Была одна из тех мартовских ночей, когда зима как будто хочет взять свое и высыпает с отчаянной злобой свои последние снега и бураны. Навстречу немца-доктора из Москвы, которого ждали каждую минуту и за которым была выслана подстава на большую дорогу*, к повороту на проселок, были высланы верховые с фонарями, чтобы проводить его по ухабам и зажорам.

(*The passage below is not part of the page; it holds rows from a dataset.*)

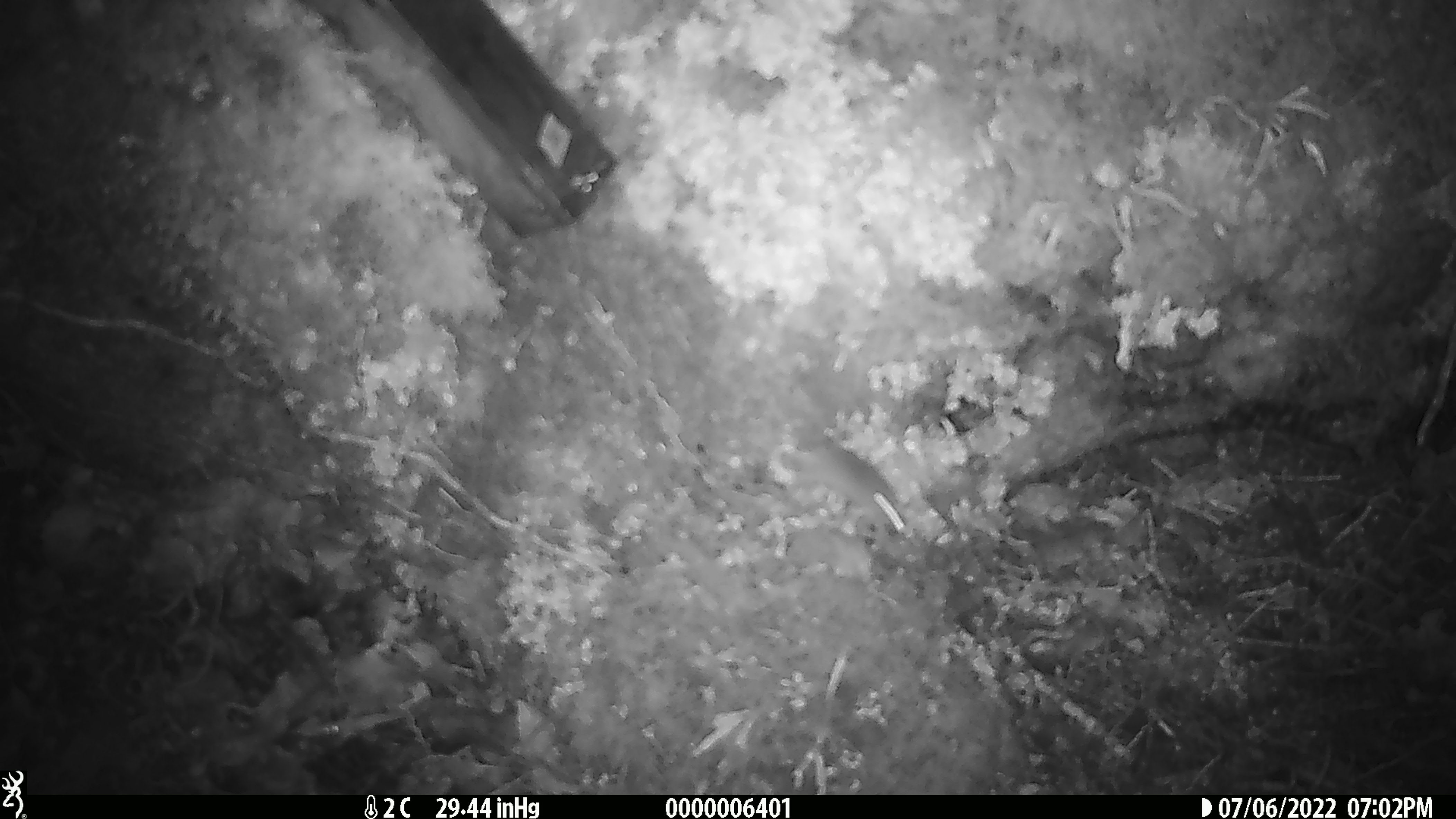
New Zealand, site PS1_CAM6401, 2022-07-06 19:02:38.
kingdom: Animalia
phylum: Chordata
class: Mammalia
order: Rodentia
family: Muridae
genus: Mus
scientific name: Mus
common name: mouse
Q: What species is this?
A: Mouse (Mus).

Княжна Марья уже давно оставила книгу: она сидела молча, устремив лучистые глаза на сморщенное, до малейших подробностей знакомое, лицо няни: на прядку седых волос, выбившуюся из-под платка, на висящий мешочек кожи под подбородком.

Няня Савишна, с чулком в руках, тихим голосом рассказывала, сама не слыша и не понимая своих слов, сотни раз рассказанное о том, как покойница княгиня в Кишиневе рожала княжну Марью, с крестьянской бабой-молдаванкой вместо бабушки.

— Бог помилует, никакие дохтура не нужны, — говорила она. Вдруг порыв ветра налег на одну из выставленных рам комнаты (по воле князя всегда с жаворонками выставлялось по одной раме в каждой комнате) и, отбив плохо задвинутую задвижку, затрепал штофной гардиной* и, пахнув холодом, снегом, задул свечу. Княжна Марья вздрогнула; няня, положив чулок, подошла к окну и, высунувшись, стала ловить откинутую раму. Холодный ветер трепал концами ее платка и седыми, выбивавшимися прядями волос.

— Княжна, матушка, едут по прешпекту кто-то! — сказала она, держа раму и не затворяя ее. — С фонарями; должно, дохтур…

— Ах, боже мой! Слава богу! — сказала княжна Марья. — Надо пойти встретить его: он не знает по-русски.

Княжна Марья накинула шаль и побежала навстречу ехавшим. Когда она проходила переднюю, она в окно видела, что какой-то экипаж и фонари стояли у подъезда. Она вышла на лестницу. На столбике перил стояла сальная свеча и текла от ветра. Официант Филипп, с испуганным лицом и с другой свечой в руке, стоял ниже, на первой площадке лестницы. Еще пониже, за поворотом, по лестнице, слышны были подвигавшиеся шаги в теплых сапогах. И какой-то знакомый, как показалось княжне Марье, голос говорил что-то.

— Слава богу! — сказал голос. — А батюшка?

— Почивать легли, — отвечал голос дворецкого Демьяна, бывшего уже внизу.

Потом еще что-то сказал голос, что-то ответил Демьян, и шаги в теплых сапогах стали быстрее приближаться по невидному повороту лестницы. «Это Андрей! — подумала княжна Марья. — Нет, это не может быть, эта было бы слишком необыкновенно», — подумала она, и в ту же минуту, как она думала это, на площадке, на которой стоял официант со свечой, показались лицо и фигура князя Андрея в шубе с воротником, обсыпанным снегом. Да, это был он, но бледный и худой и с измененным, странно смягченным, но тревожным выражением лица. Он вошел на лестницу и обнял сестру.

— Вы не получали моего письма? — спросил он, и, не дожидаясь ответа, которого бы он и не получил, потому что княжна не могла говорить, он вернулся и с акушером, который вошел вслед за ним (он съехался с ним на последней станции), быстрыми шагами опять вошел на лестницу и опять обнял сестру.

— Какая судьба! — проговорил он. — Маша, милая! — И, скинув шубу и сапоги, пошел на половину княгини.